### Problem
Starting at the line that contains "Within the scene", print every remaining line of the entries, unchanged, and output nothing more.
--- START OF Input records ---
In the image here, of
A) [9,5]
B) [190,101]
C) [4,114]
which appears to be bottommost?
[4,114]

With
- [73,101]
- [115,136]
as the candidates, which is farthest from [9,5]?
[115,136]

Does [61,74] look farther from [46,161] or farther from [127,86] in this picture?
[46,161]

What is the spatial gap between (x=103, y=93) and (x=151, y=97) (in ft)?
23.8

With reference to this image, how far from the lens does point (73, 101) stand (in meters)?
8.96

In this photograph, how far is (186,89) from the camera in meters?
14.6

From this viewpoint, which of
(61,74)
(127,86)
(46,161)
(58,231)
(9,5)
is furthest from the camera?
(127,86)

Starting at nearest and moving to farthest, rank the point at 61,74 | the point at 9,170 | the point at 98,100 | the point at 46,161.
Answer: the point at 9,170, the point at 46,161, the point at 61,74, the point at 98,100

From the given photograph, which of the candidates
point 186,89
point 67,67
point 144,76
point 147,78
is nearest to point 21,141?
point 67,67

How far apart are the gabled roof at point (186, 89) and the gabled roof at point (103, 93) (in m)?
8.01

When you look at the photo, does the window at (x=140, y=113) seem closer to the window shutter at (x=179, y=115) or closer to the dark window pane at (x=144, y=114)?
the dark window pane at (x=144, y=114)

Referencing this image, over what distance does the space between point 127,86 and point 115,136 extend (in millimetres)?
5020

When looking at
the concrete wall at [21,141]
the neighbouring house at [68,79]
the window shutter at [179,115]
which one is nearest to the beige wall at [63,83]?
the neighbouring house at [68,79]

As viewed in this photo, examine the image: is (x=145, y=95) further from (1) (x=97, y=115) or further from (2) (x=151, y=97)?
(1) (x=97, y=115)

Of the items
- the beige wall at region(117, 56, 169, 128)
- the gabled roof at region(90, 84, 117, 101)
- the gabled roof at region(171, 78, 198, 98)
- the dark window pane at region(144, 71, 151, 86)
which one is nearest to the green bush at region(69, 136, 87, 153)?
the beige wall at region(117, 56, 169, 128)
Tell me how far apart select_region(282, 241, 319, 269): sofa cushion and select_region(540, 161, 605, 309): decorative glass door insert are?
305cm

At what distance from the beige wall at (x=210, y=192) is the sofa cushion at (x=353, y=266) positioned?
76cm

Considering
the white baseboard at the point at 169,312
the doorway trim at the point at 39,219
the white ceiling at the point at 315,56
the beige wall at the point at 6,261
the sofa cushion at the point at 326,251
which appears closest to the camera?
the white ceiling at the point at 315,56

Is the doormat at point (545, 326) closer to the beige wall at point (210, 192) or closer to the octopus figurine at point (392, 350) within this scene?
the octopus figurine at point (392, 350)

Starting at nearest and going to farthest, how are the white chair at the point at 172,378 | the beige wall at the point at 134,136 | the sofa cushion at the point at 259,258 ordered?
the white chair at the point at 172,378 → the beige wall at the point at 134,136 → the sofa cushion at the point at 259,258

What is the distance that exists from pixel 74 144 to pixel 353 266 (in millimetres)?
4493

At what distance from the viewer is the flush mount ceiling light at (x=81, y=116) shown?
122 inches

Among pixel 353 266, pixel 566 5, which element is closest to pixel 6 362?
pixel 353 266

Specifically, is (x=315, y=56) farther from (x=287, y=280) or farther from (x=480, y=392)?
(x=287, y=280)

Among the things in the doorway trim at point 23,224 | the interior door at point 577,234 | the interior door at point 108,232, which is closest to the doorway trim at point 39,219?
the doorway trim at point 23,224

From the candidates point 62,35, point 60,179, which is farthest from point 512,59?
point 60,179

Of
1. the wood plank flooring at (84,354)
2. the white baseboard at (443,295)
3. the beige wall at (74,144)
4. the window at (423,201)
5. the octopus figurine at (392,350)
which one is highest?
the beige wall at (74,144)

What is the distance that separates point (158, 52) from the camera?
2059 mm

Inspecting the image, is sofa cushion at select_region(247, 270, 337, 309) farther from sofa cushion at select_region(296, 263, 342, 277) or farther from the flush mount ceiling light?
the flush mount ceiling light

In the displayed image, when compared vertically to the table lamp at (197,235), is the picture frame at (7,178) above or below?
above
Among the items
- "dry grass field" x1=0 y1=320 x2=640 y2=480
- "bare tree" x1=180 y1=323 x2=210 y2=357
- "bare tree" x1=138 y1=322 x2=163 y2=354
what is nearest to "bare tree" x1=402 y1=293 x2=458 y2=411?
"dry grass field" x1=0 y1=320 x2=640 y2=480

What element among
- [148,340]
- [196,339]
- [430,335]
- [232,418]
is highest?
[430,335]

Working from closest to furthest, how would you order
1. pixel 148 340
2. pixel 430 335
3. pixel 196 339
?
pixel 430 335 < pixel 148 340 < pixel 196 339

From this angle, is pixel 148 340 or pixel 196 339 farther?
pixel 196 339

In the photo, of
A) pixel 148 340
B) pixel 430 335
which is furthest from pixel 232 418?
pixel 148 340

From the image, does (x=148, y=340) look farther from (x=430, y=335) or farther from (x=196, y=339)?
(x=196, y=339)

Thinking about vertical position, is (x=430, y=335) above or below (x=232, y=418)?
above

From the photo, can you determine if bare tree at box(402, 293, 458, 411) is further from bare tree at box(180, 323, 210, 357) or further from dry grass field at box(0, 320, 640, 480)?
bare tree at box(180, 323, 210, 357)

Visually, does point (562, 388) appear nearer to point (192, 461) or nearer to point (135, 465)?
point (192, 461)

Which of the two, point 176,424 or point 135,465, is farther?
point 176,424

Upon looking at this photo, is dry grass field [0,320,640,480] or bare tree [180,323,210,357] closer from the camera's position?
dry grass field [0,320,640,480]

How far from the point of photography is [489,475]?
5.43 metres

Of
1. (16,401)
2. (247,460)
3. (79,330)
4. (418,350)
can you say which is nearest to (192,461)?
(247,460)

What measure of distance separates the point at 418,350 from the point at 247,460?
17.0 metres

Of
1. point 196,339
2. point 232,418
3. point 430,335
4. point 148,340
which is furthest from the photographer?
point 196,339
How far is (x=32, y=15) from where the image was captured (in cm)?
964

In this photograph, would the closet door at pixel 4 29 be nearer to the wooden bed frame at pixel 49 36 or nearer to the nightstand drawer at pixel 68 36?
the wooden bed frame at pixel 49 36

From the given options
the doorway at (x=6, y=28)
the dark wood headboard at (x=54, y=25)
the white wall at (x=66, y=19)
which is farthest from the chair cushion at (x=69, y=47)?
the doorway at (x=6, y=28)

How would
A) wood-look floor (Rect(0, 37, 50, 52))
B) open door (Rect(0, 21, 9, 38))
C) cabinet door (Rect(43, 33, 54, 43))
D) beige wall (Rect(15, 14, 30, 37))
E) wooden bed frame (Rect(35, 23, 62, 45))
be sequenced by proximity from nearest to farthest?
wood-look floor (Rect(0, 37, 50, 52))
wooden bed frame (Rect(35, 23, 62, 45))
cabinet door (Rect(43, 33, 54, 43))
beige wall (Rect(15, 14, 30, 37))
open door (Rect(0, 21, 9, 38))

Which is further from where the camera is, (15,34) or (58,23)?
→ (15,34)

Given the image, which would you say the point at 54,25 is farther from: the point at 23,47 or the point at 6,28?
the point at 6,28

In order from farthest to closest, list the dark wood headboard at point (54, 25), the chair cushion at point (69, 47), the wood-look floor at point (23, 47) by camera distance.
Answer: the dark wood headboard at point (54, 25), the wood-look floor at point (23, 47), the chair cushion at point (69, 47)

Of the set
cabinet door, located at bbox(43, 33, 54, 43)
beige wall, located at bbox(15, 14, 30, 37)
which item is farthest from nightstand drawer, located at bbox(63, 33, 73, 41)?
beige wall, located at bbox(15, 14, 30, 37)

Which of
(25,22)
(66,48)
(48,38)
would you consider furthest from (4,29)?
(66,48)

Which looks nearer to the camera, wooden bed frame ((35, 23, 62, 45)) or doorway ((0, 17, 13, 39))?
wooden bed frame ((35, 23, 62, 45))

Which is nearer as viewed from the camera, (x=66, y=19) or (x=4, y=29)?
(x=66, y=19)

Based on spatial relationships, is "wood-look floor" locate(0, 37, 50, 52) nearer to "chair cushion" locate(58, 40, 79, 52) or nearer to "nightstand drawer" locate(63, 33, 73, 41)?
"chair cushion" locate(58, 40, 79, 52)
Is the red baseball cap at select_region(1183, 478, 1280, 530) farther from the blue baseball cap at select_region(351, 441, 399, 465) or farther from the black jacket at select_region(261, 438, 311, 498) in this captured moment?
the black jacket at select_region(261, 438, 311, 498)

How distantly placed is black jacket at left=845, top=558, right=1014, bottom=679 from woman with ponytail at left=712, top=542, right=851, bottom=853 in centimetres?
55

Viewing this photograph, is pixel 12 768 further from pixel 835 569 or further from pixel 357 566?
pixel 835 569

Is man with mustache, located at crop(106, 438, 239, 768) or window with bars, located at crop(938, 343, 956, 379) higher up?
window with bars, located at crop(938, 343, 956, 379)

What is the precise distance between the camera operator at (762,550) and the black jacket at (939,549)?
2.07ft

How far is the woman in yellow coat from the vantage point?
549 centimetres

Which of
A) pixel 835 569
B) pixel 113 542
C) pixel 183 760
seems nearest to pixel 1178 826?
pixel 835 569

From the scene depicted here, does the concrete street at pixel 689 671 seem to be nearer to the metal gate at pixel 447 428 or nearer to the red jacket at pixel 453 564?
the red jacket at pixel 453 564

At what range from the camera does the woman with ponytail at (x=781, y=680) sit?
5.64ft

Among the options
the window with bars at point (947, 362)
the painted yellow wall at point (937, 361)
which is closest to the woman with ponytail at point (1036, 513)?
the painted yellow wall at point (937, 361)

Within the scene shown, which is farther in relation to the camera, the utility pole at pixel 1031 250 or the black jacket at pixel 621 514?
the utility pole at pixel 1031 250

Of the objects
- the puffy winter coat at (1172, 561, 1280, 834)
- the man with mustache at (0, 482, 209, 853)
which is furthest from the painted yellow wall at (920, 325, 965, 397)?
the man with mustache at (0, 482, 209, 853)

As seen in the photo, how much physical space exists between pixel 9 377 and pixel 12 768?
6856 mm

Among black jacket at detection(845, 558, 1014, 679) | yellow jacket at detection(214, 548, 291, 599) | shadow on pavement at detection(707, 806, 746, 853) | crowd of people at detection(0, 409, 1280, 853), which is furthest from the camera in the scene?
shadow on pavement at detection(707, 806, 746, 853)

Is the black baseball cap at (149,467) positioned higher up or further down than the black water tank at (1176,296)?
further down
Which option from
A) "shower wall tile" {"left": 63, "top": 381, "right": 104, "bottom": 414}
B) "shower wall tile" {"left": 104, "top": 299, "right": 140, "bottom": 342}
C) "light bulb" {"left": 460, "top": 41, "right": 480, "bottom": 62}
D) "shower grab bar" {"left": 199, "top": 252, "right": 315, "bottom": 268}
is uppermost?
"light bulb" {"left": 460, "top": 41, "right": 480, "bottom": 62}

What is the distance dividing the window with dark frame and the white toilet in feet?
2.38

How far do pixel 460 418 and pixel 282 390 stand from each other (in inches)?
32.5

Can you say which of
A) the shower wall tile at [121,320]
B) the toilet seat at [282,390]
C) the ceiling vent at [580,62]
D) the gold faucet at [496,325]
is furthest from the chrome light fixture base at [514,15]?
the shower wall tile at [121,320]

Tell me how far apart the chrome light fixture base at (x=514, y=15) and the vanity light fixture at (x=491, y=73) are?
--- END OF Input records ---
### Answer in full
Within the scene shown, which is farther in relation to the camera, the utility pole at pixel 1031 250 or the black jacket at pixel 621 514?
the utility pole at pixel 1031 250

Of the objects
- the puffy winter coat at (1172, 561, 1280, 834)
- the man with mustache at (0, 482, 209, 853)
which is furthest from the painted yellow wall at (920, 325, 965, 397)?
the man with mustache at (0, 482, 209, 853)

As seen in the photo, how much physical space exists between pixel 9 377 and pixel 12 768?
6856 mm

Among black jacket at detection(845, 558, 1014, 679) | yellow jacket at detection(214, 548, 291, 599) | shadow on pavement at detection(707, 806, 746, 853) | crowd of people at detection(0, 409, 1280, 853), which is furthest from the camera in the scene?
shadow on pavement at detection(707, 806, 746, 853)

Is the black baseball cap at (149,467) positioned higher up or further down than the black water tank at (1176,296)?
further down
Which option from
A) "shower wall tile" {"left": 63, "top": 381, "right": 104, "bottom": 414}
B) "shower wall tile" {"left": 104, "top": 299, "right": 140, "bottom": 342}
C) "light bulb" {"left": 460, "top": 41, "right": 480, "bottom": 62}
D) "shower grab bar" {"left": 199, "top": 252, "right": 315, "bottom": 268}
is uppermost?
"light bulb" {"left": 460, "top": 41, "right": 480, "bottom": 62}

What is the distance dividing the window with dark frame and the white toilet in feet?
2.38

How far do pixel 460 418 and pixel 282 390 stand from each other (in inches)?
32.5

Can you say which of
A) the shower wall tile at [121,320]
B) the toilet seat at [282,390]
C) the ceiling vent at [580,62]
D) the gold faucet at [496,325]
is furthest from the chrome light fixture base at [514,15]?
the shower wall tile at [121,320]

Tell me how far apart the chrome light fixture base at (x=514, y=15) and the vanity light fixture at (x=491, y=73) are?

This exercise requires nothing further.